Our results corroborate previous observations about the association between lower BMD and vertebral fractures [29, 34–37]. BMD values were lower for men who fractured than for those who did not, and each 1SD decrease in lumbar spine or femoral BMD was associated with an approximated twofold increased risk of incident clinical vertebral fractures. However, most men fractured with normal BMD or low bone mass. Our data are in agreement with studies in women [38, 39] and demonstrate that BMD is important, but not sufficient, for prediction of fractures in older men. The addition of other parameters that affect bone strength may improve the prediction of fractures [40, 41]. Moreover, non-skeletal factors are probably important in the determination of fracture risk. The ability of the spine to resist fracture depends not only on the structural capacity of the vertebrae but also on the loading conditions that arise from activities of daily living or trauma [42]. Our results suggest that a combination of increases in fall risk and reductions in bone density are important factors in the age-related increase in clinical vertebral fractures.
Frailty increases with age and is a risk factor for falls, disability, hospitalization and death [20]. Older women with hip fractures are more likely to have markers of frailty than those without fractures [43], and frailty predicts the risk of hip fractures in women [44]. Our study adds new information regarding frailty and clinical vertebral fractures, demonstrating that these two entities can be associated in older men. Although we did not find that other risk factors, such as smoking, alcohol intake and glucocorticoids use, were significantly more common in men who reported a clinical vertebral fracture, the number of participants with fractures reported here is relatively low, and our ability to detect effects of these factors may be limited.

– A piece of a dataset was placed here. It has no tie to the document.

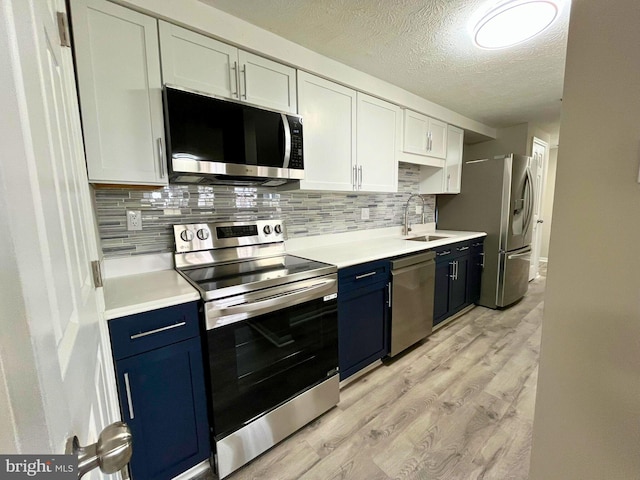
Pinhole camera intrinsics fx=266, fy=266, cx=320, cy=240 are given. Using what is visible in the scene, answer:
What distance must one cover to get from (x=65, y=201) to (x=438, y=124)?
3.11 meters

The most frequent site of fractures was in the thoracolumbar region (T12 to L4), and these data are consistent with previous reports based on the location of all vertebral deformities [29] and clinical vertebral fractures [8] in men. However, we observed a lower frequency of fractures in the midthoracic region than expected. Several studies in men and women have reported that vertebral deformities cluster at the midthoracic and thoracolumbar regions of the spine, potentially as a result of the biomechanical forces exerted at these sites [8, 29, 45]. The distribution of clinical vertebral fractures noted here (more often in the lower spine) may reflect a different causation of clinical vertebral fractures that do not come to clinical attention.

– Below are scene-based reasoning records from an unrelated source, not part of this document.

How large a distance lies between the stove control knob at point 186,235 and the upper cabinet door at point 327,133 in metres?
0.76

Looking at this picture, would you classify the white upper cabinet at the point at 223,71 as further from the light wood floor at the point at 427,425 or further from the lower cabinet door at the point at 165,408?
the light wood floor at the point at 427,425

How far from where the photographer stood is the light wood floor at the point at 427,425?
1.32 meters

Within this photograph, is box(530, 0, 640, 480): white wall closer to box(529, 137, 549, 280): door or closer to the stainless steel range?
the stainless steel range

To our knowledge, this is the first prospective study of the circumstances associated with incident clinical vertebral fractures in older men. Our study has several strengths, including the large, community dwelling cohort and the standardized methods for detecting, characterizing and adjudicating fractures. However, it also has limitations. Despite the large number of men followed for ~5 years, there were relatively few clinical vertebral fractures. The study was of US men who were primarily Caucasian, and our results may not be generalizable to other racial groups or geographies. Although it is likely that participant recall of fracture events was accurate via the tri-annual questionnaires, the possibility exists that some clinical vertebral fractures were not reported or accurately described. Our study is intended to provide a clinical characterization of men who suffer clinical vertebral fracture, but we have not undertaken a comprehensive analysis of the factors that may increase clinical vertebral fracture risk. These relevance of these findings to clinically undetected vertebral fractures is uncertain.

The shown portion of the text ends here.